BEGIN Source document

By Paul Hughes, Republican-American
HARTFORD — Health care providers in Connecticut are being advised to report suspected cases of Pediatric Multi-System Inflammatory Syndrome to the Department of Public Health.
State Epidemiologist Matthew L. Cartter issued the guidance Wednesday to infectious disease doctors, local health departments and pediatric vaccine providers statewide after five suspected cases of PIMS were reported through Tuesday.
Dozens of U.S. children have been hospitalized with a serious inflammatory condition that some doctors think is related to having coronavirus disease 2019, but the connection is still not clear.
Carrter reported the federal Centers for Disease Control and Prevention is working with state health departments to develop national criteria for identifying and responding to the syndrome.
Meanwhile, his advisory stated suspected PIMS cases should be reported to state epidemiologists, and doctors should seek expert advice while waiting for results of clinical testing, including consulting infectious disease experts.
The Department of Public Health in early February added COVID-19 to the list of reportable diseases. Confirmed cases must be reported to the state agency and local health departments.

END Source document
BEGIN Record excerpts

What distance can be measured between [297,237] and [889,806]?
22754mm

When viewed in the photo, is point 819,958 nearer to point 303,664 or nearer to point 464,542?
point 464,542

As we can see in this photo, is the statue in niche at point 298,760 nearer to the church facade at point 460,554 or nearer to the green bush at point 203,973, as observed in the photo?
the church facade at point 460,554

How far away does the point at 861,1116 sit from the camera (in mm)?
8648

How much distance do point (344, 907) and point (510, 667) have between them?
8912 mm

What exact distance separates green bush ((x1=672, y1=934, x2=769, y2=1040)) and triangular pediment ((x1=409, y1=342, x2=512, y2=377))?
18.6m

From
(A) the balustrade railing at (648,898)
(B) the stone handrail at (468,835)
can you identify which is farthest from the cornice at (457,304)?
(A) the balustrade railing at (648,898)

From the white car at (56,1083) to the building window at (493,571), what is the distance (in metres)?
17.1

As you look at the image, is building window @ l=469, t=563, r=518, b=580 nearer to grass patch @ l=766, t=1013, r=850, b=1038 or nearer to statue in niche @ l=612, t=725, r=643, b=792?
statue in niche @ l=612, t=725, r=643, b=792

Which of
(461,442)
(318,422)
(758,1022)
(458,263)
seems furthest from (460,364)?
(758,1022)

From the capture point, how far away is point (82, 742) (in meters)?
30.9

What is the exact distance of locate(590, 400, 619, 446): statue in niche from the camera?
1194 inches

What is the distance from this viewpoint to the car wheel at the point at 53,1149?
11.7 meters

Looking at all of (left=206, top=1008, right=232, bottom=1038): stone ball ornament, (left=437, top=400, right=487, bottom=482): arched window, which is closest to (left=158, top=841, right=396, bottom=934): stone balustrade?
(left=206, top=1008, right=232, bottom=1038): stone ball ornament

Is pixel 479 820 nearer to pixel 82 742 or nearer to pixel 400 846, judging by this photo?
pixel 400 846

END Record excerpts
BEGIN Record excerpts

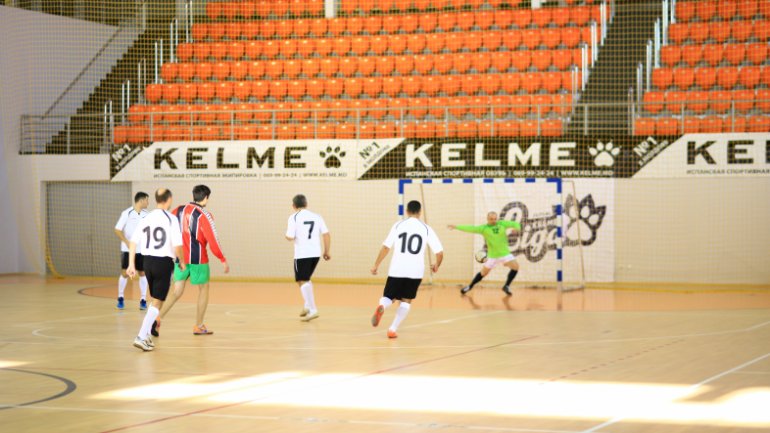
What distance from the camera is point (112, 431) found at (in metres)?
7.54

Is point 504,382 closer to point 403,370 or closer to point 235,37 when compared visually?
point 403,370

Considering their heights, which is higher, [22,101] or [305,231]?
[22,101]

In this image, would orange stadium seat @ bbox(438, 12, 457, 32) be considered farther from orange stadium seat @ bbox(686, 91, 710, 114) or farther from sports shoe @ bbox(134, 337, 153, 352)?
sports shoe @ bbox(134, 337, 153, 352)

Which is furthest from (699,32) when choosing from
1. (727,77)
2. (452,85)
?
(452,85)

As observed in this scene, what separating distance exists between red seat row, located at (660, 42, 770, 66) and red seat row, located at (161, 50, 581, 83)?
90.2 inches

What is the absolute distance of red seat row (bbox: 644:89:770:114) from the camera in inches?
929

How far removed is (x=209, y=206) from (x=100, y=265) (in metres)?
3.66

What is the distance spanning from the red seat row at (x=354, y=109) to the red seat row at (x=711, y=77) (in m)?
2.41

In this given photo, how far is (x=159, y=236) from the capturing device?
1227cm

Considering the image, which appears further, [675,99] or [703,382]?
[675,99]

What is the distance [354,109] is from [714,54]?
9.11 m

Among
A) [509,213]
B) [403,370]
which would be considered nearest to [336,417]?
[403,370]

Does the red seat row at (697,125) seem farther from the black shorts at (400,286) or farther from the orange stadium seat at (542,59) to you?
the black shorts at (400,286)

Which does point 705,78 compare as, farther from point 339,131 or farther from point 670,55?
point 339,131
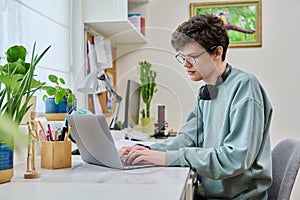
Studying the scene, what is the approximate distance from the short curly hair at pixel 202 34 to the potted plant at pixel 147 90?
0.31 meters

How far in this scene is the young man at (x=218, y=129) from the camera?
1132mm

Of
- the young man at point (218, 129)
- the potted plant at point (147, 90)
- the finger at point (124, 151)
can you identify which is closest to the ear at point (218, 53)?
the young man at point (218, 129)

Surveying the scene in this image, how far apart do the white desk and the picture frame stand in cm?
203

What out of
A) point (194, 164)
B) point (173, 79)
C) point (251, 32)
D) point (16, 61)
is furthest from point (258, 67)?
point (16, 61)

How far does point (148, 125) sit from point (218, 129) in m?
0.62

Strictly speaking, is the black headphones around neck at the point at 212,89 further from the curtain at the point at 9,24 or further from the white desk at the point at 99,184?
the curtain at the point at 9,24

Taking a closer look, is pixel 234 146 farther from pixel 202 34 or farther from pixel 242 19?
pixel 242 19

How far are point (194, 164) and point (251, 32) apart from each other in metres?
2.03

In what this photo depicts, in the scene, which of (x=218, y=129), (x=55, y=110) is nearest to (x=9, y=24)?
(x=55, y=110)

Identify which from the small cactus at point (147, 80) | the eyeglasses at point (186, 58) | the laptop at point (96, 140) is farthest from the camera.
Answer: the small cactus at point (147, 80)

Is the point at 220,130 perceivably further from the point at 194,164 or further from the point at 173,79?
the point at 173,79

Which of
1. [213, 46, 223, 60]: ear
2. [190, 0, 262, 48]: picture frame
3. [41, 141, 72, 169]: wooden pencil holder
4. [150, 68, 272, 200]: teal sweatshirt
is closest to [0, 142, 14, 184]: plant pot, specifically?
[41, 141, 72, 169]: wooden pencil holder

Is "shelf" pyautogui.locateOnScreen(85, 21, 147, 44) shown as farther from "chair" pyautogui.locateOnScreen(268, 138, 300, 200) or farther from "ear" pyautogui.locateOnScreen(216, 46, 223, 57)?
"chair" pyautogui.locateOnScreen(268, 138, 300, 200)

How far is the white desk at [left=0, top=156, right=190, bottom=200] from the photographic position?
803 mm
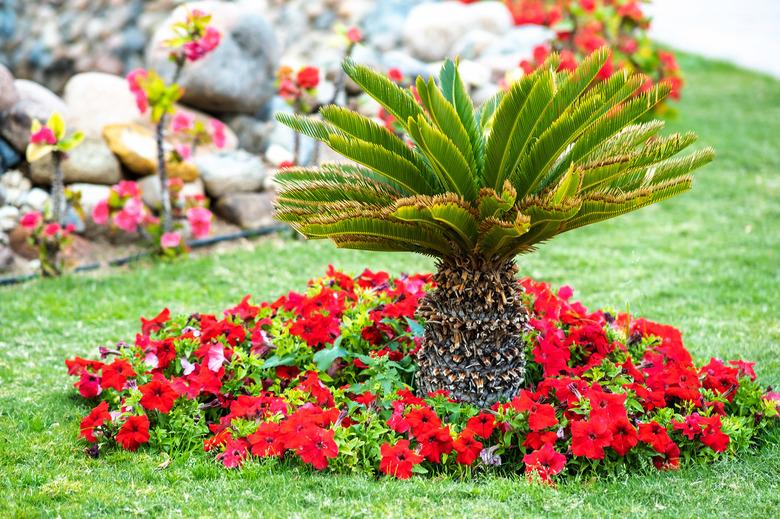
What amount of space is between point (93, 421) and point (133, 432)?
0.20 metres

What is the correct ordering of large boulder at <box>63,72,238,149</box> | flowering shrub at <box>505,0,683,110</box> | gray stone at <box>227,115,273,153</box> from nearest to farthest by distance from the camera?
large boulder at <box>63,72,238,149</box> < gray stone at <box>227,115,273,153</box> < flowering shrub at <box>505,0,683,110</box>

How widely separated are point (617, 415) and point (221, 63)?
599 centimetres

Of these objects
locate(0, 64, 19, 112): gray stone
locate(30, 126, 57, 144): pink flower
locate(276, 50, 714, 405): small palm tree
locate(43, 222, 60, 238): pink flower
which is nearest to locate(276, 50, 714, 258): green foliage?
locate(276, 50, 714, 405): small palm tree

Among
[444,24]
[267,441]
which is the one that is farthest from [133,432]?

END Record excerpts

◆ **Activity list**:
a) In the article on the inflammatory syndrome, how many suspected cases of PIMS had been reported through Tuesday?
b) Retype the article on the inflammatory syndrome from "The Department of Public Health in" up to and including "local health departments.".

◆ **Results by task**:
a) Five

b)
The Department of Public Health in early February added COVID-19 to the list of reportable diseases. Confirmed cases must be reported to the state agency and local health departments.